- [Texto]
┄┄┄┄┄┄

Depois me deu vontade de descomer, como sempre. Procurei o retrete (também chamado de casa de banho ou wc) e estava muito feliz quando bateram na porta. Respondi que estava ocupado e uma voz feminina me informou que estava no banheiro errado. Fiquei constrangido e pedi desculpas, mas tinha que terminar o que havia começado.
Recebam um abraço constrangido.
Aureo Augusto

segunda-feira, 20 de setembro de 2010

SOLIDÃO E REBELDIA

Estava no metrô e meus olhos alcançaram uma jovem sentada mais adiante. Linda, mas com o olhar perdido, distante enquanto escutava música pelos fones de ouvido. Estes objetos tornaram-se presença constante em todos os lugares. Pensava que eram moda apenas no Vale do Capão, que chegou como uma novidade. Não, em tudo quanto é lugar as pessoas perdem-se das outras, isolam-se do mundo, ensimesmando-se através a escuta da música dos MP-3, MP-4 (na verdade não sei qual é o número agora) ou dos celulares. Então resolvi observar as outras pessoas do vagão e havia nelas a mesma coisa. Todas as pessoas olhavam para o vazio. Mesmo aquelas que não tinham fones nos ouvidos.
Portugal tem algo de triste. Tem uma coisa melancólica nos portugueses. Por que será?
Cybele pensou que poderia ser por ausência de lazer. As pessoas aqui trabalham mais do que seria de se esperar, e apenas para garantir a sobrevivência, para, enfim, pagar as contas. Existem parques públicos lindos, tem o zoológico, o Parque das Nações etc. E vai muita gente. Mas mesmo assim, há um clima de que estas coisas são para de vez em quando. Conheci um brasileiro que trabalha de garçom. Ele está contente de estar aqui, porque ganha bem. Mas trabalha em um local pela manhã e parte da tarde e em outro, de parte da tarde até à meia-noite. Desconhece domingo como tempo de descanso. Disse-me que tem aluga um apartamento de qualidade e tem certos confortos, mas a um alto custo.

┄┄┄┄┄┄

- [Informações fornecidas]
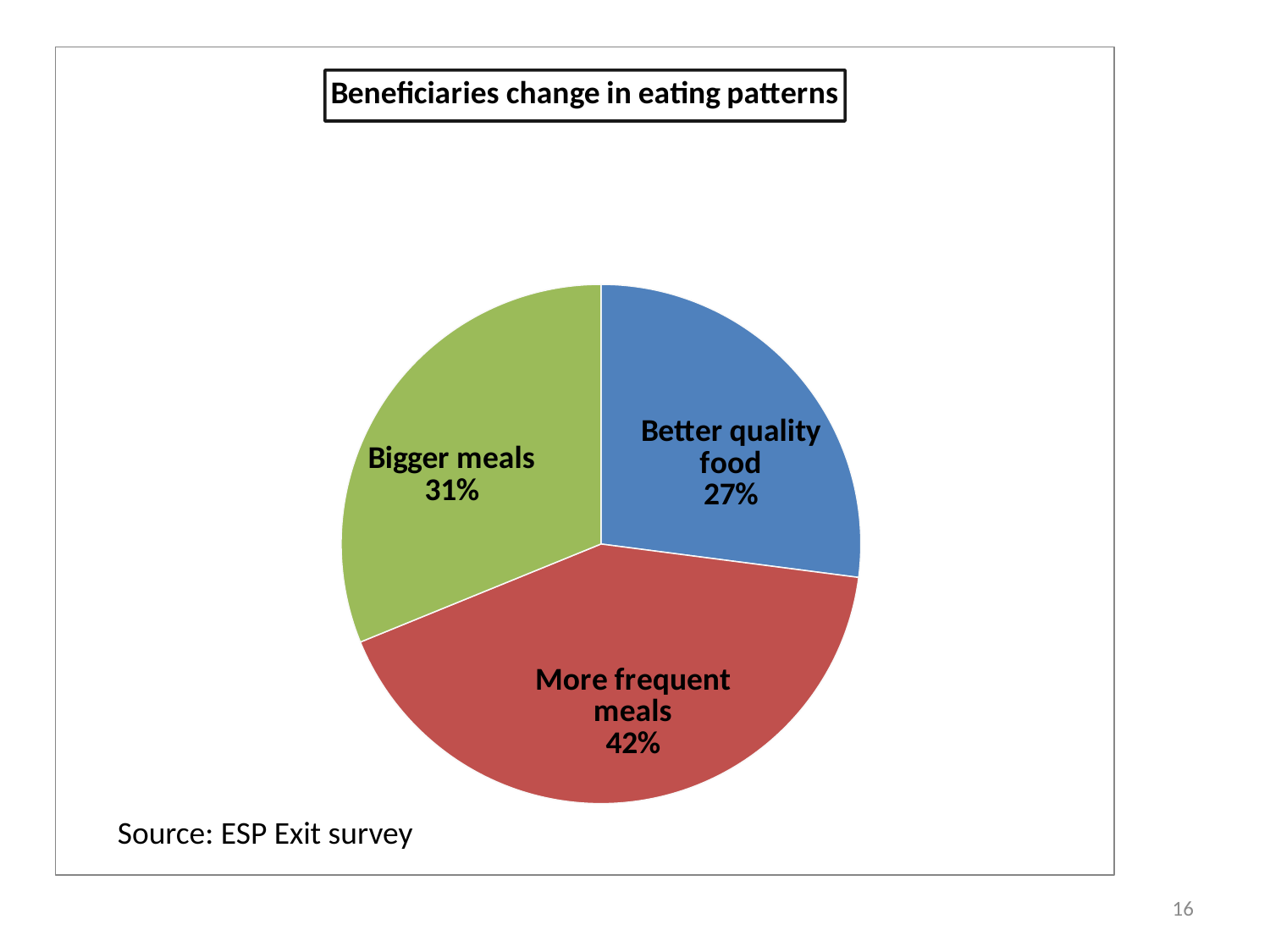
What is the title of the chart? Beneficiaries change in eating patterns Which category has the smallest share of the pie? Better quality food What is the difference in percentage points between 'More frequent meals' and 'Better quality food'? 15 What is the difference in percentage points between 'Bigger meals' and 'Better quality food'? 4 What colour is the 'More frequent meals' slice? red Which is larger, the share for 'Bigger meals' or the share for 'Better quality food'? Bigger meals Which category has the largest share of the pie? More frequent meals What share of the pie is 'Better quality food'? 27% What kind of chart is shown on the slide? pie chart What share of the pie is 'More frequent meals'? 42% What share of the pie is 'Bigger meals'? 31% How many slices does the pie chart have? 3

┄┄┄┄┄┄

- [Instruções da tarefa]
Extraia do texto, sem nenhuma alteração, o trecho que começa em "Aureo Augusto" e termina em "fones nos ouvidos.". O material foi retirado de outra fonte.

- [Resposta final]
Aureo Augusto

segunda-feira, 20 de setembro de 2010

SOLIDÃO E REBELDIA

Estava no metrô e meus olhos alcançaram uma jovem sentada mais adiante. Linda, mas com o olhar perdido, distante enquanto escutava música pelos fones de ouvido. Estes objetos tornaram-se presença constante em todos os lugares. Pensava que eram moda apenas no Vale do Capão, que chegou como uma novidade. Não, em tudo quanto é lugar as pessoas perdem-se das outras, isolam-se do mundo, ensimesmando-se através a escuta da música dos MP-3, MP-4 (na verdade não sei qual é o número agora) ou dos celulares. Então resolvi observar as outras pessoas do vagão e havia nelas a mesma coisa. Todas as pessoas olhavam para o vazio. Mesmo aquelas que não tinham fones nos ouvidos.